Silver lining for Mercedes?
A return of seven points was lacklustre by Mercedes’ lofty standards but there are silver linings. Hamilton, for all his eye-watering statistics, has rarely been at his best in Monaco in Formula 1. Only in 2015, a race he ironically did not win after a computer-related strategy blunder, was he truly dominant. And dropping the ball will hurt less for Mercedes on a weekend when big points were always unlikely.

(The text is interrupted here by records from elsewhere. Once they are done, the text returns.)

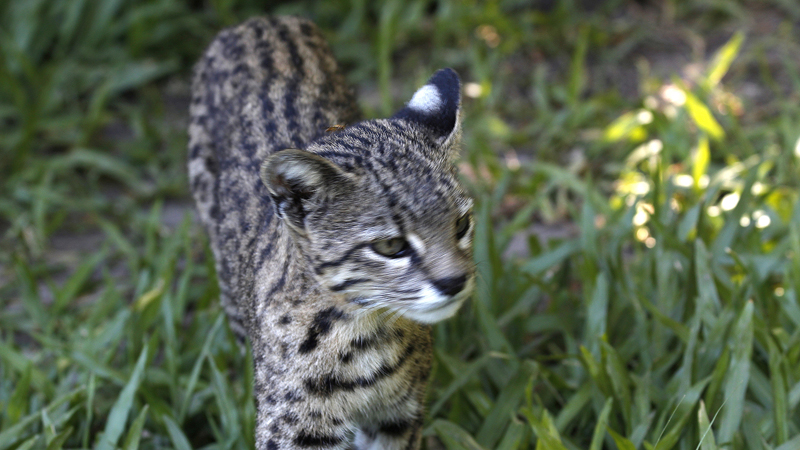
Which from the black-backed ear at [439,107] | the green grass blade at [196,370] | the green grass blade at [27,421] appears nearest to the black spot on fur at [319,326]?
the black-backed ear at [439,107]

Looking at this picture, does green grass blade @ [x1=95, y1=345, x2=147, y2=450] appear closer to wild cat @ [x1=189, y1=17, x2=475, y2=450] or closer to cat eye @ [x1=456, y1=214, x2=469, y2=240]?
wild cat @ [x1=189, y1=17, x2=475, y2=450]

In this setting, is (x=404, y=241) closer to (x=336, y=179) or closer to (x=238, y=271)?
(x=336, y=179)

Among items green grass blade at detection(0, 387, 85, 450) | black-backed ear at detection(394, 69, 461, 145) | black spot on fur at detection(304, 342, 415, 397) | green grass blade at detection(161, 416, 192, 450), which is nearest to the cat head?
black-backed ear at detection(394, 69, 461, 145)

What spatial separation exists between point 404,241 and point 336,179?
0.31 metres

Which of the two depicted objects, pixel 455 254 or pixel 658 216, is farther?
pixel 658 216

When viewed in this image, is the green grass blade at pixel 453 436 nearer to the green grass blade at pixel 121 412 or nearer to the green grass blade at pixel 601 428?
the green grass blade at pixel 601 428

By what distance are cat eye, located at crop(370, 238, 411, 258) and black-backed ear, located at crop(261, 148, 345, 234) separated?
248 millimetres

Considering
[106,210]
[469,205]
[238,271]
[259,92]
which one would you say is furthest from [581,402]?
[106,210]

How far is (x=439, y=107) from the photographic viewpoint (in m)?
3.17

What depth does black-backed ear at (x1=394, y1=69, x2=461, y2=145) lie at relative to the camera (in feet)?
10.2

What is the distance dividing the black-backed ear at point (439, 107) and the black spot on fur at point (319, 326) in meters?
0.73

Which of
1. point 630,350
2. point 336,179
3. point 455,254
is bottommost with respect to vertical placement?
point 630,350

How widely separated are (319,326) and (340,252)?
34cm

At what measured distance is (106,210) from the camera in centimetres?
612
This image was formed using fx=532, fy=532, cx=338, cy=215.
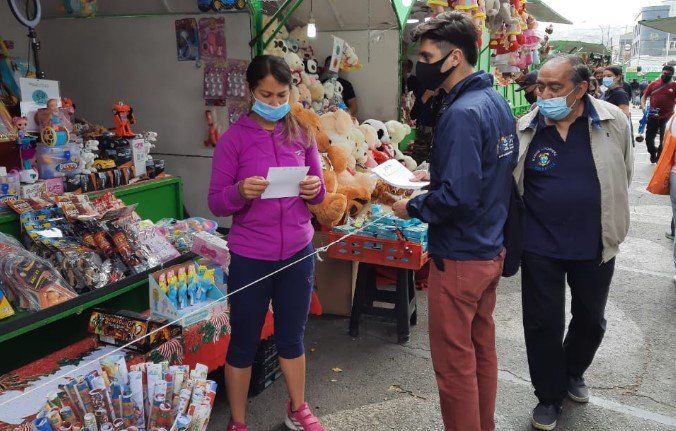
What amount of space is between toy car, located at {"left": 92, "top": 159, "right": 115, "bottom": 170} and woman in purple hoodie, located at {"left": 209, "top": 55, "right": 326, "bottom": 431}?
1576 mm

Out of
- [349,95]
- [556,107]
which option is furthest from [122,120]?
Answer: [349,95]

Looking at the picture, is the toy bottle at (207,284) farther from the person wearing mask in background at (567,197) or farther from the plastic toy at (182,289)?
the person wearing mask in background at (567,197)

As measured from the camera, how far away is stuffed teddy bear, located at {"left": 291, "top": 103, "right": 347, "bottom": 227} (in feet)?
13.0

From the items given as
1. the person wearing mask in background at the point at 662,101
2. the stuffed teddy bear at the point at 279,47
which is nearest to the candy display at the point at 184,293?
the stuffed teddy bear at the point at 279,47

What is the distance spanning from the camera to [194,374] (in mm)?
2008

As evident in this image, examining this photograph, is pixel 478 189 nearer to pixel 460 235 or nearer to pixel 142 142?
pixel 460 235

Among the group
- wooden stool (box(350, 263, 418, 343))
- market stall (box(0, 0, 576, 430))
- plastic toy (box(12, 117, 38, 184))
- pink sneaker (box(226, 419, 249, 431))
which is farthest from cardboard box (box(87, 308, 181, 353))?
wooden stool (box(350, 263, 418, 343))

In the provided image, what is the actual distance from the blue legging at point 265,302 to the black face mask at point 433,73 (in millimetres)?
987

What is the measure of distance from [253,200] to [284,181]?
0.17 m

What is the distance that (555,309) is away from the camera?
→ 281cm

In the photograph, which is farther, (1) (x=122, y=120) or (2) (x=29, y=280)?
(1) (x=122, y=120)

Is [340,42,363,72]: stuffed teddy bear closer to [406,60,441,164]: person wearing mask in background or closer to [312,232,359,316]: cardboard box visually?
[406,60,441,164]: person wearing mask in background

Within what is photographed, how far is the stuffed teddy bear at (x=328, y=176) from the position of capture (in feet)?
13.0

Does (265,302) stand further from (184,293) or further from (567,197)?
(567,197)
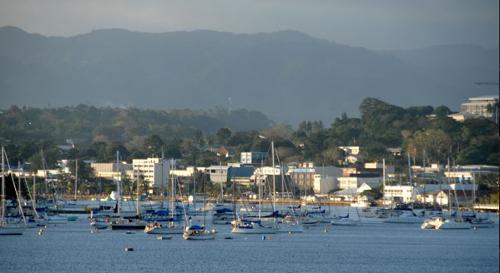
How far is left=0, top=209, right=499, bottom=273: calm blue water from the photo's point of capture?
4383cm

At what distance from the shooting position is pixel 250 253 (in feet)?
166

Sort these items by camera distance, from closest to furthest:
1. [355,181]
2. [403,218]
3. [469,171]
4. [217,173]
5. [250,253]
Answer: [250,253] < [403,218] < [469,171] < [355,181] < [217,173]

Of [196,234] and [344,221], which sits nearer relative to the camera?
[196,234]

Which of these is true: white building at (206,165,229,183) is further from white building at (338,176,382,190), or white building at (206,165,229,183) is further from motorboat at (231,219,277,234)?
motorboat at (231,219,277,234)

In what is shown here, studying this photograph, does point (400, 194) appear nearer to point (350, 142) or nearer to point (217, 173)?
point (217, 173)

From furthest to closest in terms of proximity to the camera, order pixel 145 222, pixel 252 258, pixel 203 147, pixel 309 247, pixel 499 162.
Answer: pixel 203 147
pixel 499 162
pixel 145 222
pixel 309 247
pixel 252 258

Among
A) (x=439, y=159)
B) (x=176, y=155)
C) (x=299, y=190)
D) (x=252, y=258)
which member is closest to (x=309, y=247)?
(x=252, y=258)

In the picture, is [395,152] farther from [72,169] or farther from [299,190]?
[72,169]

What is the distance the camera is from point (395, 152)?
159125 mm

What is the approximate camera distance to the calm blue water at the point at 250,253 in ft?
144

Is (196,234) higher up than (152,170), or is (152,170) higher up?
(152,170)

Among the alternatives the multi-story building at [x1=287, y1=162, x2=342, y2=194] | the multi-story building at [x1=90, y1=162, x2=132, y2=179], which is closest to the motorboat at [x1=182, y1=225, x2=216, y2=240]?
the multi-story building at [x1=287, y1=162, x2=342, y2=194]

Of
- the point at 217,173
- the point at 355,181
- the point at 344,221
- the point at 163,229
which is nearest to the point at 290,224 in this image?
the point at 344,221

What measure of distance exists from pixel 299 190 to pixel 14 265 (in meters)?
87.6
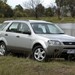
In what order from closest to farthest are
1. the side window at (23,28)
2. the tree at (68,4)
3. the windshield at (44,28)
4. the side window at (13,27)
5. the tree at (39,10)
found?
the windshield at (44,28) < the side window at (23,28) < the side window at (13,27) < the tree at (68,4) < the tree at (39,10)

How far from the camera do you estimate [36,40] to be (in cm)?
1365

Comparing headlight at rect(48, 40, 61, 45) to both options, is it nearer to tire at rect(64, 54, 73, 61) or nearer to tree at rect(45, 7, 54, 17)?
tire at rect(64, 54, 73, 61)

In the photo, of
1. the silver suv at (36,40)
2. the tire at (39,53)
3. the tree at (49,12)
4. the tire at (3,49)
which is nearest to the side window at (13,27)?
the silver suv at (36,40)

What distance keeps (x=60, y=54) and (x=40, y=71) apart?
2.80 metres

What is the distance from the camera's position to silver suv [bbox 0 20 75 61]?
1323 cm

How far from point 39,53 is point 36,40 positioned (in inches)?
20.0

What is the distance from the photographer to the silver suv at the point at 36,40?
13.2 meters

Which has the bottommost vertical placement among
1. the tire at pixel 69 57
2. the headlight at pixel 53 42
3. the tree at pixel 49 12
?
the tree at pixel 49 12

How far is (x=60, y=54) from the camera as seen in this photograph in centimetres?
1329

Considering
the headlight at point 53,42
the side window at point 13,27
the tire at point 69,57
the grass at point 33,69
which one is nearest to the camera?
the grass at point 33,69

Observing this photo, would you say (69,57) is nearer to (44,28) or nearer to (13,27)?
(44,28)

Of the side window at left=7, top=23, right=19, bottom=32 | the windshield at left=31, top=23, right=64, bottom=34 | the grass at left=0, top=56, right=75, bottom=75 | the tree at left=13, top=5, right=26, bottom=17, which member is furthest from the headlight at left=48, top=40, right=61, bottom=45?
the tree at left=13, top=5, right=26, bottom=17

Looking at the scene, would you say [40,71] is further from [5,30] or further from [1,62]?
[5,30]

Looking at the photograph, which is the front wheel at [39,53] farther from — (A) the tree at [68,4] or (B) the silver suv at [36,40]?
(A) the tree at [68,4]
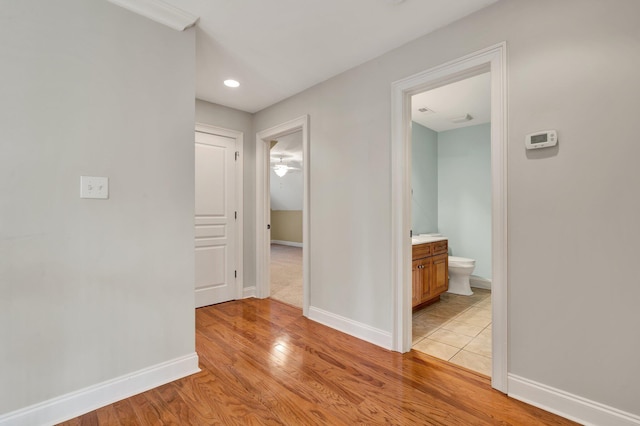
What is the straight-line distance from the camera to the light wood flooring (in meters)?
1.62

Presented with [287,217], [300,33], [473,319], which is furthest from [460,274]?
→ [287,217]

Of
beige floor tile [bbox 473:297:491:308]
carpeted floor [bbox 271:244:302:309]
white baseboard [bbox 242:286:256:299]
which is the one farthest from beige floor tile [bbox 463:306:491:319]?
white baseboard [bbox 242:286:256:299]

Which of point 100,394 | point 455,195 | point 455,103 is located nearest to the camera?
point 100,394

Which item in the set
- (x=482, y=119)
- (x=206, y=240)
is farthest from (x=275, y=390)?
(x=482, y=119)

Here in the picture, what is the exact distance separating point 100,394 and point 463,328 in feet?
9.83

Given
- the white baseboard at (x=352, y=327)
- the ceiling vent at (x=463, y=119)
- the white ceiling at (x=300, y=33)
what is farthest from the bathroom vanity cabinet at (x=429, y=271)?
the white ceiling at (x=300, y=33)

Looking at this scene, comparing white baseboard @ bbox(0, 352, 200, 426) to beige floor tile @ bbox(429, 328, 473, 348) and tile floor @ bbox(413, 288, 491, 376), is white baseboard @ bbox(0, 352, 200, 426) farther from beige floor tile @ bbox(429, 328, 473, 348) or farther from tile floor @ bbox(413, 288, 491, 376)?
beige floor tile @ bbox(429, 328, 473, 348)

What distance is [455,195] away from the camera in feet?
15.1

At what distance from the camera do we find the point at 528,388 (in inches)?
68.5

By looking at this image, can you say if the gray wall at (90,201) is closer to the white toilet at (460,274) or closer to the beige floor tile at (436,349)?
the beige floor tile at (436,349)

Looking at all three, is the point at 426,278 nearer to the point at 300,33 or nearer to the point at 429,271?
the point at 429,271

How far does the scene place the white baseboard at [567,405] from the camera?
1.48m

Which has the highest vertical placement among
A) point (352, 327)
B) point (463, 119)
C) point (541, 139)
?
point (463, 119)

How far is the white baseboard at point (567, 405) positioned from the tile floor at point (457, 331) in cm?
29
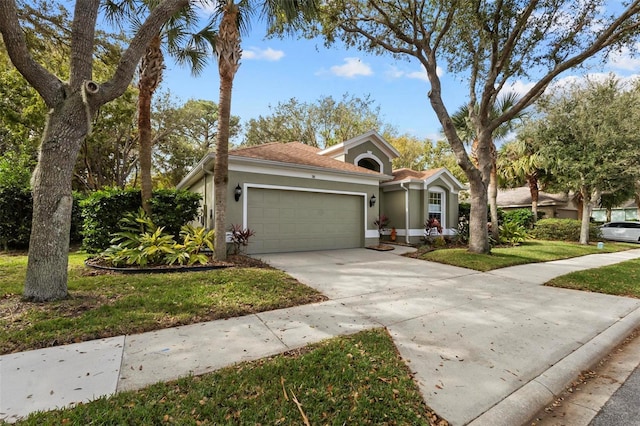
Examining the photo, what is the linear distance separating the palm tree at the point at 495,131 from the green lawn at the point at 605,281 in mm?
6199

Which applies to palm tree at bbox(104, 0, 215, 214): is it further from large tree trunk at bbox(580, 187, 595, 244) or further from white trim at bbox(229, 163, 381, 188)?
large tree trunk at bbox(580, 187, 595, 244)

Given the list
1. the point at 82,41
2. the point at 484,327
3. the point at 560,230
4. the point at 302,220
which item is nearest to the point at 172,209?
the point at 302,220

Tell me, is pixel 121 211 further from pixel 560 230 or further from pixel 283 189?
pixel 560 230

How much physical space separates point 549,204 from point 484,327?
24.7 m

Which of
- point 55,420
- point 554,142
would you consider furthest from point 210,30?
point 554,142

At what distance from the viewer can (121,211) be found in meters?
8.34

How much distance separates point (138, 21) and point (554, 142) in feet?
58.1

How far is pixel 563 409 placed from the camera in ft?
8.48

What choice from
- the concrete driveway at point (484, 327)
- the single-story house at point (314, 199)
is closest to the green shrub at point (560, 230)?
the single-story house at point (314, 199)

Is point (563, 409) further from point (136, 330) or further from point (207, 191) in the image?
point (207, 191)

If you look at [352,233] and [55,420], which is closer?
[55,420]

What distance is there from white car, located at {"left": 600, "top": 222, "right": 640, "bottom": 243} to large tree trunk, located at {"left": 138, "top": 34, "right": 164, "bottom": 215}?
25.4 m

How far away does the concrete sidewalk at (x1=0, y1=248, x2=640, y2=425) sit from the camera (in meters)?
2.51

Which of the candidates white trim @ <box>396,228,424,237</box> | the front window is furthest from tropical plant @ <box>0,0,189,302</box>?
the front window
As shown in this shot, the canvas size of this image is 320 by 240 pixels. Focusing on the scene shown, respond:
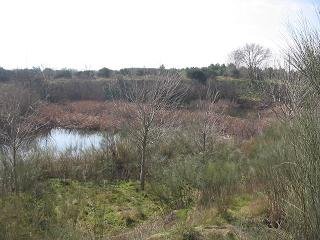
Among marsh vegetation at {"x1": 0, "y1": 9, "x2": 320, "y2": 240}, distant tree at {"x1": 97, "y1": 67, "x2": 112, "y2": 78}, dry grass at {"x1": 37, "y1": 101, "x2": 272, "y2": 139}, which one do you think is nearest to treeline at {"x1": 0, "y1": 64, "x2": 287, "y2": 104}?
dry grass at {"x1": 37, "y1": 101, "x2": 272, "y2": 139}

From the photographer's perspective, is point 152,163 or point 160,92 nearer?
point 160,92

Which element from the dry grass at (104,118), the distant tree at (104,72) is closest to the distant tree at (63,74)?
the distant tree at (104,72)

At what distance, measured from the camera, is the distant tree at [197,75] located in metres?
42.0

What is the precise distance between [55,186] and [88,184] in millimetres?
1317

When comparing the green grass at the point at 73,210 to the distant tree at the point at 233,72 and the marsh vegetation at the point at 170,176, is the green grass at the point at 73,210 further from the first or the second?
the distant tree at the point at 233,72

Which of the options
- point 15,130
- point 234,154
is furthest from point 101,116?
point 15,130

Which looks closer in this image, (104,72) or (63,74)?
(63,74)

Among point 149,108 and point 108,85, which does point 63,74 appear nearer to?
point 108,85

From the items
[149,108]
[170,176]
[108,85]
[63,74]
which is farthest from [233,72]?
[170,176]

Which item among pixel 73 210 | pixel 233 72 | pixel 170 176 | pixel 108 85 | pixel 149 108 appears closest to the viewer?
pixel 73 210

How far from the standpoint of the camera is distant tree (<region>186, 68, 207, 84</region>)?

Finishing seventh to his title rival in Monaco was also how Hamilton’s 2017 race played out – and he went on to comfortably win that year’s championship.
In Monaco terms Mercedes won the race in 2019 but in recent years received a slice of fortune to triumph in 2016 before being out-paced by Ferrari and Red Bull in 2017 and 2018. It can now add 2021 to that list.
“Monaco has never been a happy place for us,” conceded Wolff. “We had outliers, 2019 I believe in terms of pace, but it is similar to kind of events we had in Singapore in the past.
“It’s somehow ingrained in our DNA where our car goes well or not and the answers are not always easy to find. There seems to be like an inherent DNA in the car. But in our case, we know where we need to optimise the car and how we need to get the tyres in a better window. You are building a car for 23 races and there will be outliers in both directions where you will underperform, and Monaco is definitely an outlier where you need a totally different car than let’s say the average tracks.”
Few will doubt Mercedes’ ability to bounce back given the fact it has won seven world titles on the bounce. Hamilton, though, stressed the importance of avoiding a repeat of a weekend in which he fell behind Verstappen in the championship for the first time in his career.
“I told you at the beginning they’ve [Red Bull] got a championship-winning car, and they’re going to be very hard to beat,” he said. “I’ve been serious about it all year, these races, and we’ve won races which we shouldn’t have won, like in Bahrain, but it’s not over. There’s a long, long way to go, we can’t afford another weekend like this.”